From the Editor: One aspect of the National Association of Blind Students that makes the division such a dynamic population of the national organization is the different lenses that student affairs can be experienced through. With respect to Father’s Day having just passed, NABS is proud to provide you with the stories of one blind father and one blind father-to-be, both of whom have served NABS and their individual student divisions proudly and effectively. Being able to understand each other is an aspect of empathy that NABS prides itself on, and we hope that the stories and advice given by these three amazing men will provide an understanding of possible ways to better relate to them and other members of the blind community who are also fathers.
Contributor: Gerald Meredith
Former President, Virginia Association of Blind Students
I've been asked what it's like to be a blind parent and student. I have to remind people that I could see before I went blind. I was working for the Department of Corrections when I decided to return to college and obtain my bachelor’s degree in Criminal Justice. I graduated in 2012. Working and going to school was hard enough but add being a parent. You still have to take kids to football and cheerleading practice, attend football games, and parent-teacher conferences. The happiest moment was when my daughter walked across the stage and received her diploma.
My blindness journey began in 2014 when I failed the weapons range at the Department of Corrections. I went to the eye doctor, and following an examination, I was told I was legally blind. The next doctor I was connected with was a neuro-ophthalmologist. After testing, I was diagnosed with lebers hereditary optic neuropathy. I went to Hunter Holmes McGuire Veterans Hospital and began receiving services from Visor. I would receive all my services in one day. One day I lost it because I thought I was getting nowhere. I later attended the Richmond Rehabilitation Center for the Blind and Vision Impaired. The Center taught me the knowledge, skills, and abilities to be an independent blind person. That year, my son graduated from high school on a Saturday, and I graduated from the rehabilitation Center on the following Monday. My educational journey continues on the campus of Virginia State University as a Graduate Student. Changes had to be made at home once I became blind, but I am still a father of two kids and a husband. The only slight difference is that I became blind; but I'm still an effective father. My tip to future blind fathers is to remember that parenting comes from your heart, not your eyes. You have the skills and your community and fellow Federationists will always be here for support.
Contributor: Bryan Baldwin
Former President, Colorado Association of Blind Students
My wife and I learned we were expecting our son at the very end of March. This was a surprise to us and came at an inopportune moment. We took time to talk to one another and express our feelings about the situation and really get to understand each other's state of mind and thought process. This was a scary time. I was fresh out of a job and unaware what my next step would be, as well as dealing with some very important medical issues. I would learn shortly thereafter that these things come and go.

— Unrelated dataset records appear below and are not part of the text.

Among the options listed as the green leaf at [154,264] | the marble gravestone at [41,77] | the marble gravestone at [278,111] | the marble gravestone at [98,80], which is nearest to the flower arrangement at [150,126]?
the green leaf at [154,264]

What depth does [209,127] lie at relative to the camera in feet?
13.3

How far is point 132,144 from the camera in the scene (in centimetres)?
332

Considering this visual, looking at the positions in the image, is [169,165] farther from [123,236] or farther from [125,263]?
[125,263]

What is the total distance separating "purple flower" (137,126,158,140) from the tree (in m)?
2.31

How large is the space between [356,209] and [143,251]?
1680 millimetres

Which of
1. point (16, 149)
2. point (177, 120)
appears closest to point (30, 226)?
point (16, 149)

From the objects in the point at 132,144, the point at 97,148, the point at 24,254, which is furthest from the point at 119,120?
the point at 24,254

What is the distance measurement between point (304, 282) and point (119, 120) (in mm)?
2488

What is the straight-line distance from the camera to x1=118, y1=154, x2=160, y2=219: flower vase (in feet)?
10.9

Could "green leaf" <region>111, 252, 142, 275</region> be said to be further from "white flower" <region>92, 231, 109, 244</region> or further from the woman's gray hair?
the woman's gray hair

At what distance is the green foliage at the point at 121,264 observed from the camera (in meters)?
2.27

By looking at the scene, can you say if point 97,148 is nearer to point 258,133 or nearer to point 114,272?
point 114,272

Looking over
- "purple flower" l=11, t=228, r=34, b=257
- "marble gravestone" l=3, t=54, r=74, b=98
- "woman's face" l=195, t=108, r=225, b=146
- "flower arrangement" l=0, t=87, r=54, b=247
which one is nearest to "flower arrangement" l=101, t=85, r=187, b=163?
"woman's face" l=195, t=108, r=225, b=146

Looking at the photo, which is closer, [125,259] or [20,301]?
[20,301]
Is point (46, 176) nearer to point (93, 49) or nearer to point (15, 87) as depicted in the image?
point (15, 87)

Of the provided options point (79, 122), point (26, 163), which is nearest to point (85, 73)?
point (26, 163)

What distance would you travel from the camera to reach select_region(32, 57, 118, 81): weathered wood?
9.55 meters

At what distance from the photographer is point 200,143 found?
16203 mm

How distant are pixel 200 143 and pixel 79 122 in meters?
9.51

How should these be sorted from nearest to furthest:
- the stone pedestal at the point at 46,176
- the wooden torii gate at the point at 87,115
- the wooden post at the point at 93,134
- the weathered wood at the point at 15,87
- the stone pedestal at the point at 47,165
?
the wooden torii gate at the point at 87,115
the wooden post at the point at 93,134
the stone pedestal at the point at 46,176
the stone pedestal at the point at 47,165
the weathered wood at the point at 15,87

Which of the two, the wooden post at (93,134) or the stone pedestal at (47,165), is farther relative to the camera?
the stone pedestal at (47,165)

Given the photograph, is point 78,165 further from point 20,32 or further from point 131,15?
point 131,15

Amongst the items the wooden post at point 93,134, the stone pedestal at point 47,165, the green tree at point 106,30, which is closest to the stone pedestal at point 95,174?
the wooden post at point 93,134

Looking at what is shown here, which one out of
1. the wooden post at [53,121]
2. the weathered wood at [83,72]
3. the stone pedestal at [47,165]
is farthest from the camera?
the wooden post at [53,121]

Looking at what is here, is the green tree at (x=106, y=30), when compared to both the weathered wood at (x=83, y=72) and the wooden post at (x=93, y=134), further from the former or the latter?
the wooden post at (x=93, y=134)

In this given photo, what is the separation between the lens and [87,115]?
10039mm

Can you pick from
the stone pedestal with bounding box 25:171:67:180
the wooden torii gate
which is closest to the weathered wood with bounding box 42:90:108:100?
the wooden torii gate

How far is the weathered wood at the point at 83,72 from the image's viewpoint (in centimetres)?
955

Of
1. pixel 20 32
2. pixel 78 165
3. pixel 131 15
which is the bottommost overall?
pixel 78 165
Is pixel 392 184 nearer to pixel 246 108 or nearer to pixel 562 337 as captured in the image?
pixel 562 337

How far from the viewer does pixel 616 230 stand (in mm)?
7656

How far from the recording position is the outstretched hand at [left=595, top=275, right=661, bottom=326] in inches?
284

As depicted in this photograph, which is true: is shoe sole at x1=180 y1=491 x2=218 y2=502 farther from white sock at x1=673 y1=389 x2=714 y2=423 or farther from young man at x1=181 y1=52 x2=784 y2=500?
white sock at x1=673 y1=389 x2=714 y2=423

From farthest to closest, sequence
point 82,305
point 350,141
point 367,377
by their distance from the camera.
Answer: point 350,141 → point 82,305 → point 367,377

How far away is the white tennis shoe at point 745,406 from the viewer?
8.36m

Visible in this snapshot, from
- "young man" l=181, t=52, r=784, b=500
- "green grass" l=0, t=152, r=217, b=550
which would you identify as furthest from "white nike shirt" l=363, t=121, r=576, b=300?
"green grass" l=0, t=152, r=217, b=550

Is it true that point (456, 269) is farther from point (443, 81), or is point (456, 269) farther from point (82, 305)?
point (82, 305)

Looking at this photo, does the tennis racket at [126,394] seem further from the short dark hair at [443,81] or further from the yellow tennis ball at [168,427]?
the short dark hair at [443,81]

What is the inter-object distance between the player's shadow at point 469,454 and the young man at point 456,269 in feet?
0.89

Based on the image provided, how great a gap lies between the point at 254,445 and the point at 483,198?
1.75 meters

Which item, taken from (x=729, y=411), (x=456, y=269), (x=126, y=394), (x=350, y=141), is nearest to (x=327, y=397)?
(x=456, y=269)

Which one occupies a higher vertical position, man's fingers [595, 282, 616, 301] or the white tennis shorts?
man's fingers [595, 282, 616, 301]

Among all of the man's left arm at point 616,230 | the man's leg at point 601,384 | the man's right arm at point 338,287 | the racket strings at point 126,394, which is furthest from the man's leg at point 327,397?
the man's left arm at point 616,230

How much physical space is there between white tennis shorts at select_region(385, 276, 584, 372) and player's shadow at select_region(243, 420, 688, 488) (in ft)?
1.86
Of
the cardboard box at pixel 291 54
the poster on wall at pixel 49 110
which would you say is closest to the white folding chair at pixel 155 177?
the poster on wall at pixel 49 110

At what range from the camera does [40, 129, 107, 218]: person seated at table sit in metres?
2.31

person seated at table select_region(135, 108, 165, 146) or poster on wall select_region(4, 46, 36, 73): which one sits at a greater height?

One thing that I've learned is that it is normal for any father, whether you’re sighted, blind, a student, employed or whatever else, to experience excitement and fear. Sometimes the fear outweighs the excitement, and that's completely normal. On top of balancing whatever you have in your life, you now have this whole new thing that you aren't sure you're going to be good at, And that's perfectly normal as well. I have been fortunate enough to have a great support system of friends and family that can answer questions, of which I had a million. On top of that, I immediately did research on a lot of it. I consulted YouTube, Google, Audible, anything I could get my hands on for information on parenting. I knew that I could think outside of the box and turn things accessible, it would just take a bit of thinking.
I've also learned of several resources that can help out fathers and families who are first time parents. But I was only finding so much on blind parenting, and that's where my support system of friends, family, and my NFB family has come in to help.
Knowing that there are so many people who have done this before me, and done it successfully, raising great kids who became great adults, gives me confidence. Being able to send out an email to a list serve with any number of questions and have so many answers come back to me gives me a sense of security.
I have definitely gone from a father to be that's freaking out a lot, to a father to be that's excited and feels prepared. Do I still get scared? Sure. But a sighted friend of mine told me that he'll let me know when the scared feeling goes away, and he has two kids. Emotions are normal. My recommendations to any father to be would be reach out, do your research, and be a part of the pregnancy. Many of the books and videos I've gotten a hold of are aimed towards moms, and the few for dads are usually filled with just football references and typical non-active dad tropes. Don't be that guy. I have found that reading about everything, the good the bad and the ugly, talking to people, and researching my resources has helped me feel more confident and comfortable as a parent to be. The feelings of excitement and preparedness are a million times more frequent than anything else.